Rewrite the entries below with every "white kitchen cabinet" changed to "white cupboard", leaving everything else the same.

## Data shown
»»

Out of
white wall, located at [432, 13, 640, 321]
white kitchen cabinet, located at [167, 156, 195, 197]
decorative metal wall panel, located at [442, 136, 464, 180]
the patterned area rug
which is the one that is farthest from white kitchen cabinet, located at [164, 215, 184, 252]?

««

## Finished task
Out of
white wall, located at [432, 13, 640, 321]
white cupboard, located at [167, 156, 195, 197]
decorative metal wall panel, located at [442, 136, 464, 180]
the patterned area rug
which is the one that is farthest from white cupboard, located at [164, 215, 184, 252]?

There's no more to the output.